**Input for this task**

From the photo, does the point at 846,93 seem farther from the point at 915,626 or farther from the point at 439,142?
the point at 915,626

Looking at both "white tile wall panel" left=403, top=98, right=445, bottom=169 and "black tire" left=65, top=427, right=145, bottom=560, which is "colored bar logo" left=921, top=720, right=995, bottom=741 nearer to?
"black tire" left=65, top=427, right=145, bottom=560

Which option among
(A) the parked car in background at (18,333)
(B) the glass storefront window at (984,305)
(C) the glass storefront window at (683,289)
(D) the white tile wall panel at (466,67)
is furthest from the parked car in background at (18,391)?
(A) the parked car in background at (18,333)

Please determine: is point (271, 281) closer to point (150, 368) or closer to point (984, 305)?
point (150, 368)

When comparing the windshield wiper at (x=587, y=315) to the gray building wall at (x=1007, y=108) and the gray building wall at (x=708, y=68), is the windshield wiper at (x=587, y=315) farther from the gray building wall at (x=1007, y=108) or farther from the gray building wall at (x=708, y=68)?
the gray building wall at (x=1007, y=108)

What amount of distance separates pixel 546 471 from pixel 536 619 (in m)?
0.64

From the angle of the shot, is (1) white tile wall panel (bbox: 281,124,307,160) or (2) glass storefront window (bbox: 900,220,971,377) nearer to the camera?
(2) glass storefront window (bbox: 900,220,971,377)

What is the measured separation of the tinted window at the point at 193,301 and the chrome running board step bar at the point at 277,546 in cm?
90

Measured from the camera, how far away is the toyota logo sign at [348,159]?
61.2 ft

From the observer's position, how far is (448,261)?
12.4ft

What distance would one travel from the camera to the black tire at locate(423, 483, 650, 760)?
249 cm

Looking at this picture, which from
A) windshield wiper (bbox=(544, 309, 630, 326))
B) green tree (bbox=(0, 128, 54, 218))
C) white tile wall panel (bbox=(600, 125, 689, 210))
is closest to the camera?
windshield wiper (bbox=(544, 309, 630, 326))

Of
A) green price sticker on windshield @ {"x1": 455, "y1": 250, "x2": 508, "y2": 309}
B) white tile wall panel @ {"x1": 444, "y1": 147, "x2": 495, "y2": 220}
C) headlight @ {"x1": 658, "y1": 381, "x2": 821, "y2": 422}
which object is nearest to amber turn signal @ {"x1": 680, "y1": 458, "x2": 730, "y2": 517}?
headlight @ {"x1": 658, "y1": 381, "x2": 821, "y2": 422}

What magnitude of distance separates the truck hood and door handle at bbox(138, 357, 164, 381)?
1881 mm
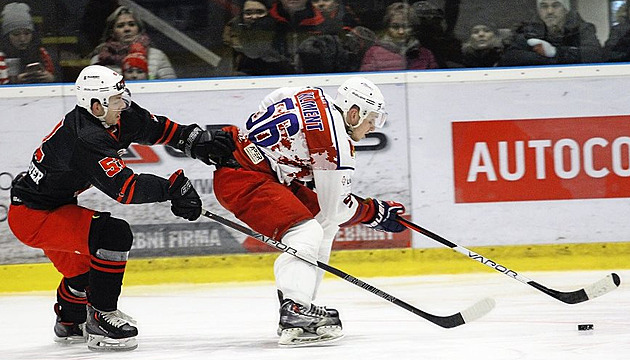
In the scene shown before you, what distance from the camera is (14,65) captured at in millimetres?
5492

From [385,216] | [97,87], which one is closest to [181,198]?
[97,87]

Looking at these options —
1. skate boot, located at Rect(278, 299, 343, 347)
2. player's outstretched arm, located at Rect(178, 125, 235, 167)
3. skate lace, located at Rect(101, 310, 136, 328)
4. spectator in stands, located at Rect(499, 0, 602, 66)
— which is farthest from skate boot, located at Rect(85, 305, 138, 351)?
spectator in stands, located at Rect(499, 0, 602, 66)

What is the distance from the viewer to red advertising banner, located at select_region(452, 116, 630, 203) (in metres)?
5.49

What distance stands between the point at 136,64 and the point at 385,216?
6.63 ft

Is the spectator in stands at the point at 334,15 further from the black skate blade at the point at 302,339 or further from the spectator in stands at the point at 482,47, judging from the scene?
the black skate blade at the point at 302,339

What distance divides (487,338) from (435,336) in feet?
0.65

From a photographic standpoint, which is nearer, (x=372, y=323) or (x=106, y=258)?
(x=106, y=258)

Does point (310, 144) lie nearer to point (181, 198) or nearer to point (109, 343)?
point (181, 198)

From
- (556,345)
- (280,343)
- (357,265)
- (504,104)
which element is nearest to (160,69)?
(357,265)

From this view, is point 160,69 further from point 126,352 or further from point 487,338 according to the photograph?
point 487,338

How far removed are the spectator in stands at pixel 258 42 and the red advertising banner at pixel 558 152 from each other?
42.0 inches

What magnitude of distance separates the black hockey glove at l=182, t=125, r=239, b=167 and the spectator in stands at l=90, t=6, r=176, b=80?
150 centimetres

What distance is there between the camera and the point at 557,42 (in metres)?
5.58

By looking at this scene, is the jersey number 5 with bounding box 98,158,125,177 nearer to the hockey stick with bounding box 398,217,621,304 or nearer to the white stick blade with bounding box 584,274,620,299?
the hockey stick with bounding box 398,217,621,304
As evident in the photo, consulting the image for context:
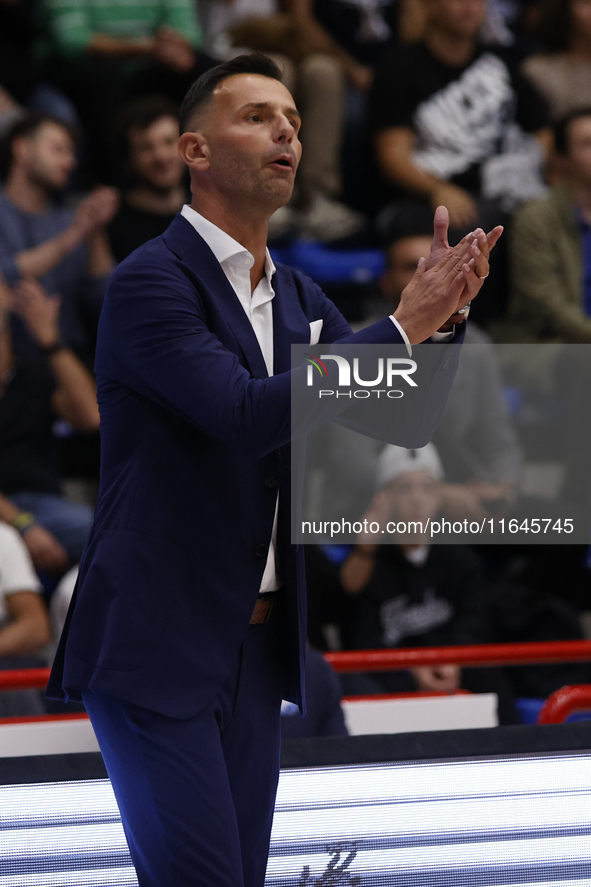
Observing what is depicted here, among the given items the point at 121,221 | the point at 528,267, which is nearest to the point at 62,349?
the point at 121,221

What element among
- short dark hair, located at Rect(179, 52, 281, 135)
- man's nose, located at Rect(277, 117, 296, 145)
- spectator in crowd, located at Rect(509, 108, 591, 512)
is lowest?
man's nose, located at Rect(277, 117, 296, 145)

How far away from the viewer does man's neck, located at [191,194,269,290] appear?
139 cm

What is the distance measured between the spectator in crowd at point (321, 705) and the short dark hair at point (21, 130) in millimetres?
2476

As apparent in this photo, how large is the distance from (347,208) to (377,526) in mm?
2340

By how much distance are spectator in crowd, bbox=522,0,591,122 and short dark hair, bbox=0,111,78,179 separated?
218 centimetres

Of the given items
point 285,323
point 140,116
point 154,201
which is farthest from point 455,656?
point 140,116

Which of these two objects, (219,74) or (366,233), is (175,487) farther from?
(366,233)

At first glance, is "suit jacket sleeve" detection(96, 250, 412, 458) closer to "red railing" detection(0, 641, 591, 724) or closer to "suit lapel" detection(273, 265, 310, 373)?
"suit lapel" detection(273, 265, 310, 373)

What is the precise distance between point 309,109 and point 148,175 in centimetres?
107

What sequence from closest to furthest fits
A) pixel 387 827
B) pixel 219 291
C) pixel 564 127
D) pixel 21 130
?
pixel 219 291 → pixel 387 827 → pixel 21 130 → pixel 564 127

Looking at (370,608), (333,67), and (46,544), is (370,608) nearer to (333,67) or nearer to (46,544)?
(46,544)

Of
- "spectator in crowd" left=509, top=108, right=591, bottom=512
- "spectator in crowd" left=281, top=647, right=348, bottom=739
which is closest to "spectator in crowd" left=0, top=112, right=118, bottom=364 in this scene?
"spectator in crowd" left=509, top=108, right=591, bottom=512

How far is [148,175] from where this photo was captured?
3.98 meters

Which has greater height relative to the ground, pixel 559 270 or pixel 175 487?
pixel 559 270
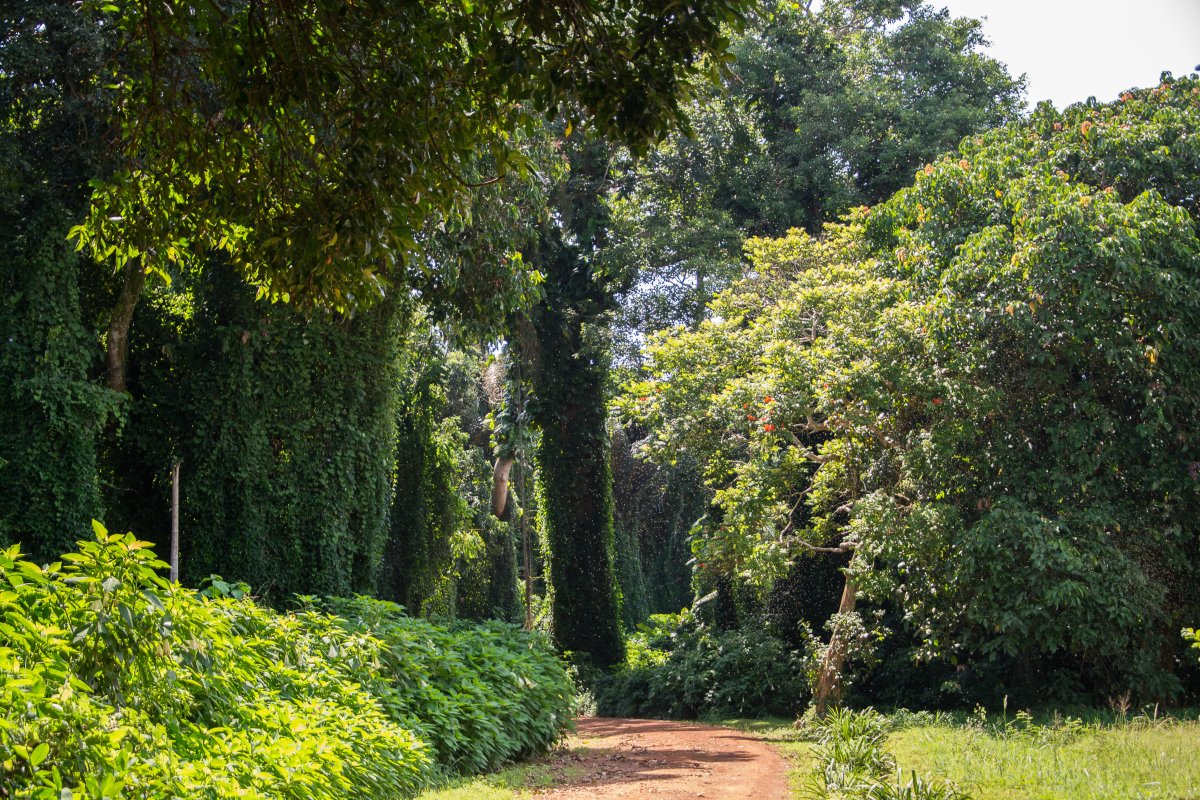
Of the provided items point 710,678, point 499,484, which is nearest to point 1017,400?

**Stated goal**
Rewrite all the entries above as a numbered list with one number per line, skipping the blank lines and leaving out the pictures.

**Reply**
1. From the photo, does the point at 846,93 seem farther from the point at 915,626 or farther from the point at 439,142?
2. the point at 915,626
3. Looking at both "white tile wall panel" left=403, top=98, right=445, bottom=169 and "black tire" left=65, top=427, right=145, bottom=560, which is "colored bar logo" left=921, top=720, right=995, bottom=741 nearer to?
4. "black tire" left=65, top=427, right=145, bottom=560
5. Which option among
6. (A) the parked car in background at (18,333)
7. (B) the glass storefront window at (984,305)
8. (C) the glass storefront window at (683,289)
9. (D) the white tile wall panel at (466,67)
10. is furthest from the parked car in background at (18,391)?
11. (A) the parked car in background at (18,333)
12. Please determine: is point (271, 281) closer to point (150, 368) or closer to point (984, 305)?
13. point (150, 368)
14. When comparing the windshield wiper at (x=587, y=315) to the gray building wall at (x=1007, y=108) and the gray building wall at (x=708, y=68), is the windshield wiper at (x=587, y=315) farther from the gray building wall at (x=1007, y=108) or farther from the gray building wall at (x=708, y=68)?
15. the gray building wall at (x=1007, y=108)
16. What amount of distance separates pixel 546 471 from pixel 536 619 (in m)?
17. 0.64
18. From the angle of the shot, is (1) white tile wall panel (bbox: 281,124,307,160) or (2) glass storefront window (bbox: 900,220,971,377) nearer to the camera?
19. (2) glass storefront window (bbox: 900,220,971,377)
20. What is the measured separation of the tinted window at the point at 193,301 and the chrome running board step bar at the point at 277,546 in cm?
21. 90
22. Measured from the camera, how far away is the toyota logo sign at [348,159]?
23. 61.2 ft
24. From the observer's position, how far is (448,261)?
25. 12.4ft
26. What distance would one travel from the camera to the black tire at locate(423, 483, 650, 760)?
27. 249 cm
28. Looking at this picture, which from
29. A) windshield wiper (bbox=(544, 309, 630, 326))
30. B) green tree (bbox=(0, 128, 54, 218))
31. C) white tile wall panel (bbox=(600, 125, 689, 210))
32. is closest to the camera?
33. windshield wiper (bbox=(544, 309, 630, 326))
34. Of
35. A) green price sticker on windshield @ {"x1": 455, "y1": 250, "x2": 508, "y2": 309}
36. B) white tile wall panel @ {"x1": 444, "y1": 147, "x2": 495, "y2": 220}
37. C) headlight @ {"x1": 658, "y1": 381, "x2": 821, "y2": 422}
38. which object is nearest to amber turn signal @ {"x1": 680, "y1": 458, "x2": 730, "y2": 517}?
39. headlight @ {"x1": 658, "y1": 381, "x2": 821, "y2": 422}
40. What magnitude of distance separates the truck hood and door handle at bbox(138, 357, 164, 381)?
41. 1881 mm
42. In the scene shown before you, what distance from the camera is (14,65) captured at in millimetres?
43. 5492
44. From [385,216] | [97,87], which one is closest to [181,198]?
45. [97,87]
46. Looking at these options —
47. 1. skate boot, located at Rect(278, 299, 343, 347)
48. 2. player's outstretched arm, located at Rect(178, 125, 235, 167)
49. 3. skate lace, located at Rect(101, 310, 136, 328)
50. 4. spectator in stands, located at Rect(499, 0, 602, 66)
51. — which is farthest from skate boot, located at Rect(85, 305, 138, 351)?
52. spectator in stands, located at Rect(499, 0, 602, 66)
53. What is the distance from the viewer to red advertising banner, located at select_region(452, 116, 630, 203) (in metres)?
54. 5.49
55. What distance stands between the point at 136,64 and the point at 385,216?
56. 6.63 ft
57. Is the spectator in stands at the point at 334,15 further from the black skate blade at the point at 302,339 or further from the spectator in stands at the point at 482,47, judging from the scene?
58. the black skate blade at the point at 302,339
59. What distance divides (487,338) from (435,336) in feet?
60. 0.65
61. From a photographic standpoint, which is nearer, (x=372, y=323) or (x=106, y=258)?
62. (x=106, y=258)
63. Does point (310, 144) lie nearer to point (181, 198) or nearer to point (109, 343)?
64. point (181, 198)
65. From
66. - (556,345)
67. - (280,343)
68. - (357,265)
69. - (504,104)
70. which element is nearest to (160,69)?
71. (357,265)
72. From this view, is point 160,69 further from point 126,352 or further from point 487,338 according to the photograph?
73. point 487,338
74. How far removed are the spectator in stands at pixel 258 42 and the red advertising banner at pixel 558 152 from each other?
75. 42.0 inches
76. What magnitude of distance separates the black hockey glove at l=182, t=125, r=239, b=167 and the spectator in stands at l=90, t=6, r=176, b=80?
77. 150 centimetres
78. What distance is there between the camera and the point at 557,42 (in metres)?
79. 5.58
80. By looking at this scene, is the jersey number 5 with bounding box 98,158,125,177 nearer to the hockey stick with bounding box 398,217,621,304 or nearer to the white stick blade with bounding box 584,274,620,299?
81. the hockey stick with bounding box 398,217,621,304
82. As evident in the photo, consulting the image for context:
83. Observing what is depicted here, among the given items the point at 121,221 | the point at 528,267, which is nearest to the point at 62,349?
84. the point at 121,221
85. What element among
86. - short dark hair, located at Rect(179, 52, 281, 135)
87. - man's nose, located at Rect(277, 117, 296, 145)
88. - spectator in crowd, located at Rect(509, 108, 591, 512)
89. is lowest?
90. man's nose, located at Rect(277, 117, 296, 145)
91. How far away from the viewer does man's neck, located at [191,194,269,290] appear?
92. 139 cm
93. What is the distance measured between the spectator in crowd at point (321, 705) and the short dark hair at point (21, 130) in millimetres?
94. 2476
95. As apparent in this photo, how large is the distance from (347,208) to (377,526) in mm?
96. 2340
97. By how much distance are spectator in crowd, bbox=522,0,591,122 and short dark hair, bbox=0,111,78,179 separated?
98. 218 centimetres
99. Of the given items
100. point 285,323
101. point 140,116
102. point 154,201
103. which is farthest from point 455,656?
104. point 140,116
105. Which of these two objects, (219,74) or (366,233), is (175,487) farther from?
106. (366,233)
107. At first glance, is "suit jacket sleeve" detection(96, 250, 412, 458) closer to "red railing" detection(0, 641, 591, 724) or closer to "suit lapel" detection(273, 265, 310, 373)?
108. "suit lapel" detection(273, 265, 310, 373)
109. What is the precise distance between point 309,109 and point 148,175 in centimetres?
110. 107
111. What sequence from closest to furthest fits
112. A) pixel 387 827
113. B) pixel 219 291
114. C) pixel 564 127
115. D) pixel 21 130
116. ?
117. pixel 219 291 → pixel 387 827 → pixel 21 130 → pixel 564 127
118. Looking at (370,608), (333,67), and (46,544), is (370,608) nearer to (333,67) or nearer to (46,544)?
119. (46,544)
120. Of
121. - "spectator in crowd" left=509, top=108, right=591, bottom=512
122. - "spectator in crowd" left=281, top=647, right=348, bottom=739
123. which is closest to "spectator in crowd" left=0, top=112, right=118, bottom=364 in this scene?
124. "spectator in crowd" left=509, top=108, right=591, bottom=512
125. How far is [148,175] from where this photo was captured?
126. 3.98 meters
127. Which has greater height relative to the ground, pixel 559 270 or pixel 175 487?
128. pixel 559 270
129. Of the provided items point 710,678, point 499,484, which is nearest to point 1017,400?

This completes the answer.